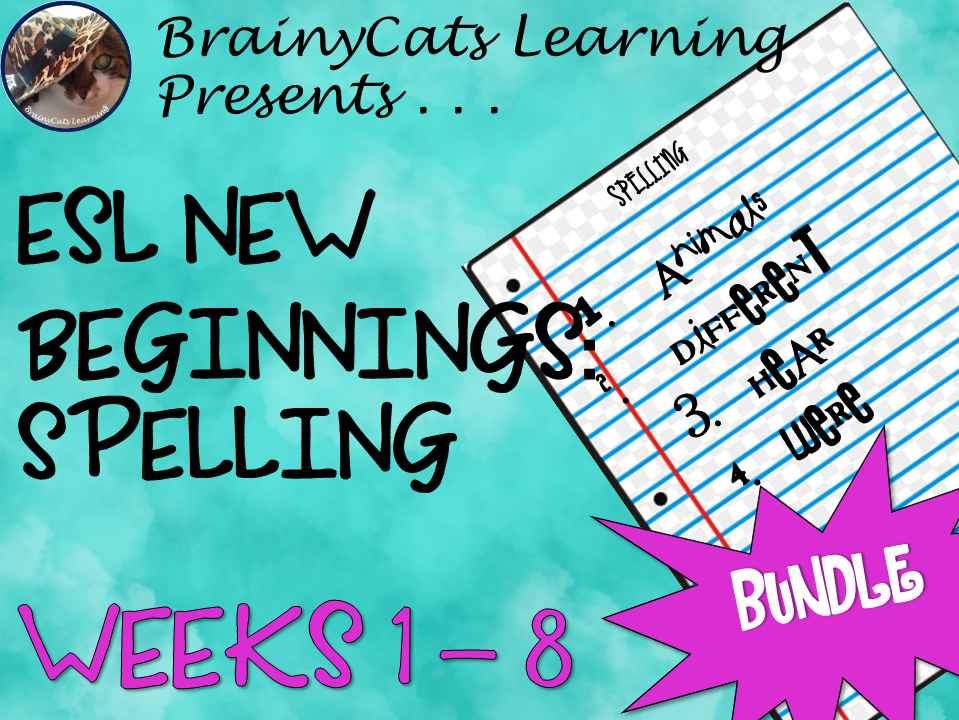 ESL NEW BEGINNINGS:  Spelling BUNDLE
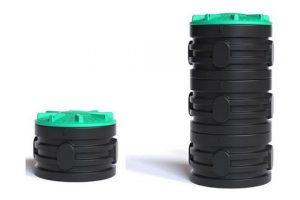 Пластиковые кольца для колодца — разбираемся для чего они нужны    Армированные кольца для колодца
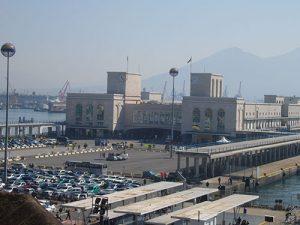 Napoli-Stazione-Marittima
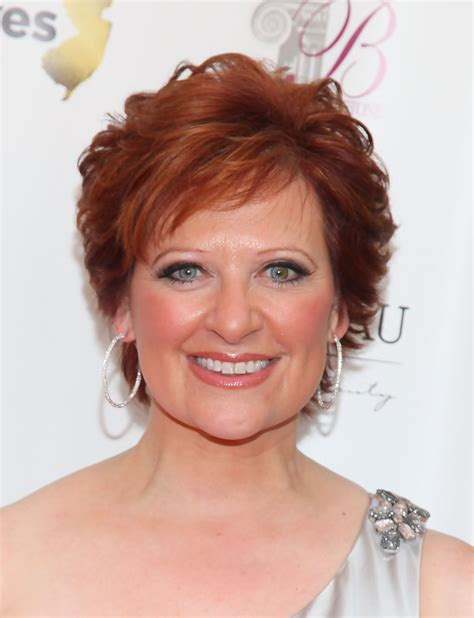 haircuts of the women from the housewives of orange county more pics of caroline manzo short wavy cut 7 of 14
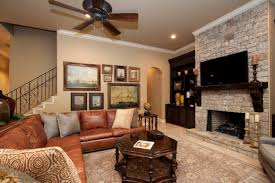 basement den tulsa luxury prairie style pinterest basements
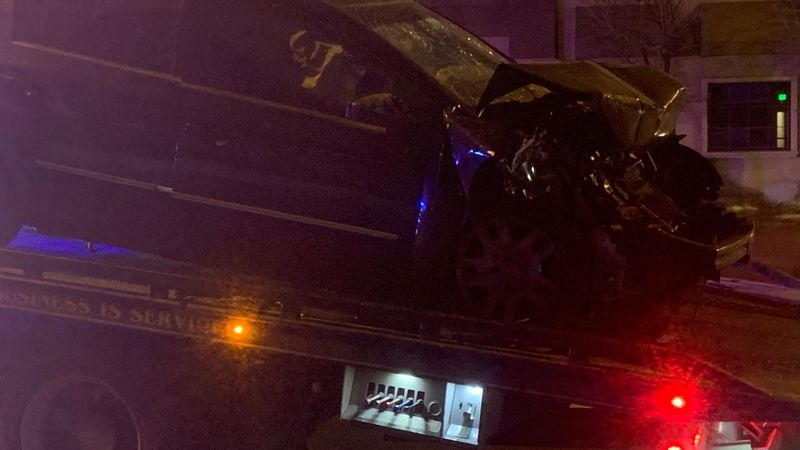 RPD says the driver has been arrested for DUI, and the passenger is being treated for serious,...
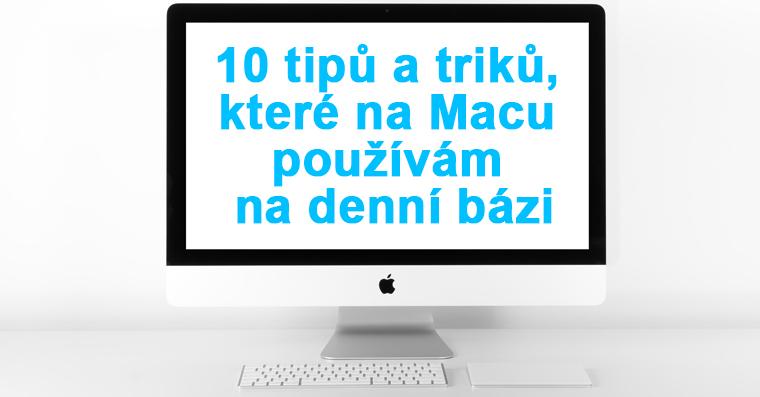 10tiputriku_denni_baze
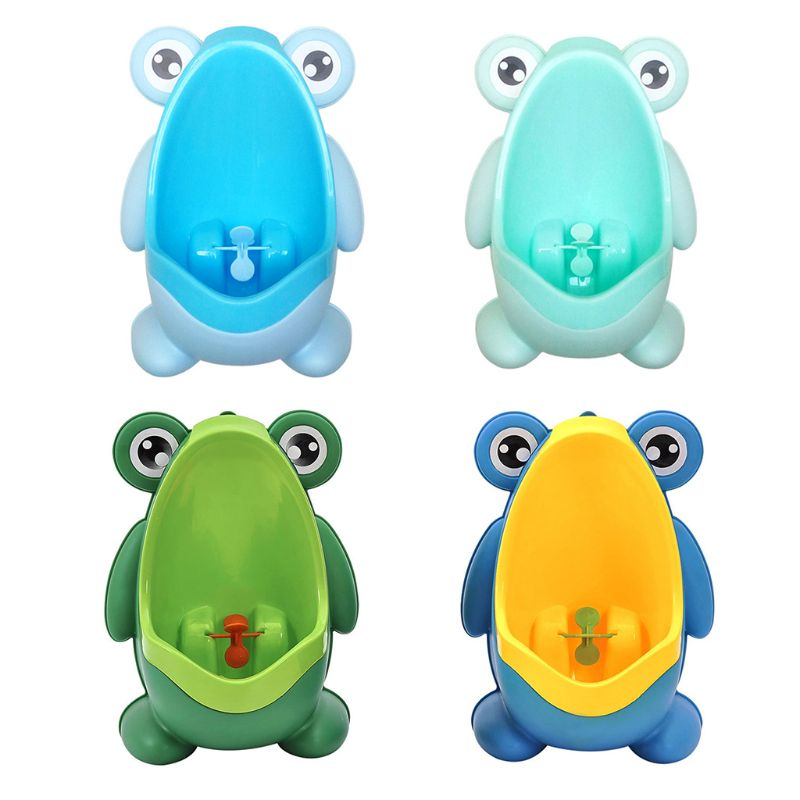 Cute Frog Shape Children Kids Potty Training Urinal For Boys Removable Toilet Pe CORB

______

Activity >> Could you copy every record exactly, without the pictures?

Result for this task >>
 ESL NEW BEGINNINGS:  Spelling BUNDLE
 Пластиковые кольца для колодца — разбираемся для чего они нужны    Армированные кольца для колодца
 Napoli-Stazione-Marittima
 haircuts of the women from the housewives of orange county more pics of caroline manzo short wavy cut 7 of 14
 basement den tulsa luxury prairie style pinterest basements
 RPD says the driver has been arrested for DUI, and the passenger is being treated for serious,...
 10tiputriku_denni_baze
 Cute Frog Shape Children Kids Potty Training Urinal For Boys Removable Toilet Pe CORB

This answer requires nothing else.